The other reality: so much IT work is about to be outsourced by companies seeking to achieve deep cost savings India won’t be able to handle it and more geographies necessarily will come into play. Hackett estimates that roughly 15% of U.S. IT work is performed offshore. In the drive to cut costs, Hackett sees that percentage gaining by roughly half just in the next two years. “We believe 21% of IT will be globalized within two years,” said Janssen. He adds that a similar gain in outsourced financial sector work―simple accounting, invoicing, collections―is in the offing. “We see finance outsourcing 21 percent of its work within two years, up from 10.5 percent today.”

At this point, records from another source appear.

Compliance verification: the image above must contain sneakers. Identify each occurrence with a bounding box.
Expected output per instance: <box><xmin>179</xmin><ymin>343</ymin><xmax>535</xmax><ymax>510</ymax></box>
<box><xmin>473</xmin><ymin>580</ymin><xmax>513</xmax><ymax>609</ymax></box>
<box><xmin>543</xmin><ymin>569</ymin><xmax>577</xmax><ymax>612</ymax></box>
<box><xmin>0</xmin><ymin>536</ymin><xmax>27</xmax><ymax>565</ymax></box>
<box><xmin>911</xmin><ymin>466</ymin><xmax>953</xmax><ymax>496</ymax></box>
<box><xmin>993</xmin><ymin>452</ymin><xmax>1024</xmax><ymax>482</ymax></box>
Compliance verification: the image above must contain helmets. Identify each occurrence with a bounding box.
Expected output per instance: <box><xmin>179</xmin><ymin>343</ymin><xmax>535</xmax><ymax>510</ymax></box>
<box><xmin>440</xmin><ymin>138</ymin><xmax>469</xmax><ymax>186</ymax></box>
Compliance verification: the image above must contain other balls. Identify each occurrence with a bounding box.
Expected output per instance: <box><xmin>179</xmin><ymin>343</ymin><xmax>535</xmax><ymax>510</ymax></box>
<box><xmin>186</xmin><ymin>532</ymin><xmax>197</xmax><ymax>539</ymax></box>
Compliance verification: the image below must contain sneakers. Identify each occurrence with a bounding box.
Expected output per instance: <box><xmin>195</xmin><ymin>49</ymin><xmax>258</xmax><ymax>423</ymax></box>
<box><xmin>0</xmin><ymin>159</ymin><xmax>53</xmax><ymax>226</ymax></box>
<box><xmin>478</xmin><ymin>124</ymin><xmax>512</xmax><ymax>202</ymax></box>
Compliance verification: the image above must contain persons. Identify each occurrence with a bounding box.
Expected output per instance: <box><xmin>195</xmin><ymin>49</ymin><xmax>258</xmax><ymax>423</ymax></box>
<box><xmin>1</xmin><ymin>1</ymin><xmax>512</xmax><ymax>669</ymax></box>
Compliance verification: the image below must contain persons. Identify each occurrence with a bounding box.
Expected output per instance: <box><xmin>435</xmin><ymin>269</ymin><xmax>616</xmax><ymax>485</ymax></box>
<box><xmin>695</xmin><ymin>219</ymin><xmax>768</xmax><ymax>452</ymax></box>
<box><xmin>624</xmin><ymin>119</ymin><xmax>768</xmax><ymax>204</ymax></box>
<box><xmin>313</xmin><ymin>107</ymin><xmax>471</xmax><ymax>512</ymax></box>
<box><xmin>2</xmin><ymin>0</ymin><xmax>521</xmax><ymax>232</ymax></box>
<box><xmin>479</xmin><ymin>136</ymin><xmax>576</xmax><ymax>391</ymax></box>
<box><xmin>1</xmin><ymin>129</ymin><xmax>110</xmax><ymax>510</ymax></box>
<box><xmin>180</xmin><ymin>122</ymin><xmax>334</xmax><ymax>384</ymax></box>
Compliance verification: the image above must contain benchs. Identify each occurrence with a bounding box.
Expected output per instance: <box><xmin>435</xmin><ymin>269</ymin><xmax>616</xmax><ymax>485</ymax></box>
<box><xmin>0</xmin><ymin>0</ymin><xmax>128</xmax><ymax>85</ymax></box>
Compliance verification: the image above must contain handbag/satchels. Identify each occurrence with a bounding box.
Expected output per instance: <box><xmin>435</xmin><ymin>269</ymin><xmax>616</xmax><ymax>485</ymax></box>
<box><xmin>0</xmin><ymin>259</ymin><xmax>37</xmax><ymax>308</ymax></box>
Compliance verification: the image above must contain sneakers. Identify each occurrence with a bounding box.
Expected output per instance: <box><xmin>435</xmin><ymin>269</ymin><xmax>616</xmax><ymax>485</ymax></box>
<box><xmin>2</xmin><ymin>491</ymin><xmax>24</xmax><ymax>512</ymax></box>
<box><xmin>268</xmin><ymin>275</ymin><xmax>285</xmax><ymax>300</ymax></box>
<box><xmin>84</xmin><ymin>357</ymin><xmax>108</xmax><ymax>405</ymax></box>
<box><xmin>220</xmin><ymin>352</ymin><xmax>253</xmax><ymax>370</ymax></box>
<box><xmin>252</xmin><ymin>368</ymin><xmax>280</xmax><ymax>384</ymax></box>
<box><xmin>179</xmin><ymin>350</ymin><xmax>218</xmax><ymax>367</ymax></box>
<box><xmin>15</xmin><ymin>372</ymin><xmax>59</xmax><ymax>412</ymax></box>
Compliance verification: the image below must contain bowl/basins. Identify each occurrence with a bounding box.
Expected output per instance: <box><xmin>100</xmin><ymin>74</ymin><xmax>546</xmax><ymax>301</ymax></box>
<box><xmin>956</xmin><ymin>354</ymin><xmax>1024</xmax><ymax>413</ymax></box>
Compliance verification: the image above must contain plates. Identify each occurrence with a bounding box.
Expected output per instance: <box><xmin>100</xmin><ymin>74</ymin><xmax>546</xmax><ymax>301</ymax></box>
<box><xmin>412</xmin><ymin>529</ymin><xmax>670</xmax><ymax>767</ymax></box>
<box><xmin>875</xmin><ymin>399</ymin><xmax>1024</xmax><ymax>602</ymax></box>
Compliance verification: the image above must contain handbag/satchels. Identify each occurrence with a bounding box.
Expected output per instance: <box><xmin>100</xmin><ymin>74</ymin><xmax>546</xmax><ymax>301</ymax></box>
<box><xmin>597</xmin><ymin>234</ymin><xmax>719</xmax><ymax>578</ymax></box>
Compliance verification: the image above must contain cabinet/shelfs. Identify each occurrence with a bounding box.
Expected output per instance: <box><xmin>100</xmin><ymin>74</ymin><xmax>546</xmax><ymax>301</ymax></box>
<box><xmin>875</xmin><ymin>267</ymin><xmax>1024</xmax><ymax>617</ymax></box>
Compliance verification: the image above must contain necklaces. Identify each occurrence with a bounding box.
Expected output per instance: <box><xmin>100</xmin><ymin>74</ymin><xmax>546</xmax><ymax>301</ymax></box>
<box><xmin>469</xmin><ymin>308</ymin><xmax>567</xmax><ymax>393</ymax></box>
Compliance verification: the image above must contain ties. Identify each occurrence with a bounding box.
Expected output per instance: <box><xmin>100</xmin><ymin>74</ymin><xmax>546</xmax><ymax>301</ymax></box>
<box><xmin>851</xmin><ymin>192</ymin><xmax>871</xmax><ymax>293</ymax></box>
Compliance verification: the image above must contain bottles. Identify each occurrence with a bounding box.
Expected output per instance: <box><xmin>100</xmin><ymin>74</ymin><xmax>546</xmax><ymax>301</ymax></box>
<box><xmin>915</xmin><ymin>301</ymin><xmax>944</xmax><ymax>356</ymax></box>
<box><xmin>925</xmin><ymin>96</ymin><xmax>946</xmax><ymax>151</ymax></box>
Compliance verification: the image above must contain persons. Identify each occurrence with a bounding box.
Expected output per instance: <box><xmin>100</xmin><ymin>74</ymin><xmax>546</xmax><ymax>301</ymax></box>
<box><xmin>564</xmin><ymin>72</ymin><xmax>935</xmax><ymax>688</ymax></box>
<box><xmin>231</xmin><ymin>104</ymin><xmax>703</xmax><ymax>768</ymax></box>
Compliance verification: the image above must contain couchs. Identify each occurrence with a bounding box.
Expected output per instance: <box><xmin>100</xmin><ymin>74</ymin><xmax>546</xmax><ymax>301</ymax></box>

That dynamic means that, despite the recession, phones are ringing loudly with new orders at leading outsourcers. Then there is the―surprise―non-starter of another locale once thought to be hot. “We just aren’t hearing that much about outsourcing to Eastern Europe these days,” said Etzler, and that is a major change from three-to-five years back when many companies were eye-balling possibilities in Russia, Ukraine, and the Baltic republics. No longer apparently. The experts indicate they don’t know why Eastern Europe has fallen off the outsourcing grid, just that it has.

What about China? Nobody counts China out for IT outsourcing but persistent cultural issues (consider the suicide of a worker in Apple’s iPhone factory in Shenzhen last July) have kept China out of the fast-track for outsourced white collar work.

Beyond China and Russia, however, just about any other place might be “in” as a world-is-flat search for quality work at the right price is breaking down borders. Consider Bogota, Colombia where, said D. J. Edgerton, CEO of New York-headquartered website development company Zemoga, his team of 80 are building websites for worldclass companies such as Toyota, Sears, and K-Mart. Narco-trafficking is out in Colombia, building a middle class is in. And labor costs for U.S. companies that go to Colombia are remarkably low. Edgerton said money is why the work goes south of the border. “Costs, salaries in particular, are one-third to one-fifth of what we would pay in Manhattan.” He claims he hires first-rate HTML coders at $10,000 per year.

Lower costs also drew Ken Moss, CEO of software developer One Software, to Hanoi in Vietnam, but that was after he’d tried Beijing, looked in India, and contemplated doing the work back in the good ol’ USA. But Hanoi is where Moss now uses 40 people to write the custom apps for One Software’s clients. “It’s deep in the Vietnamese culture to work hard,” he said.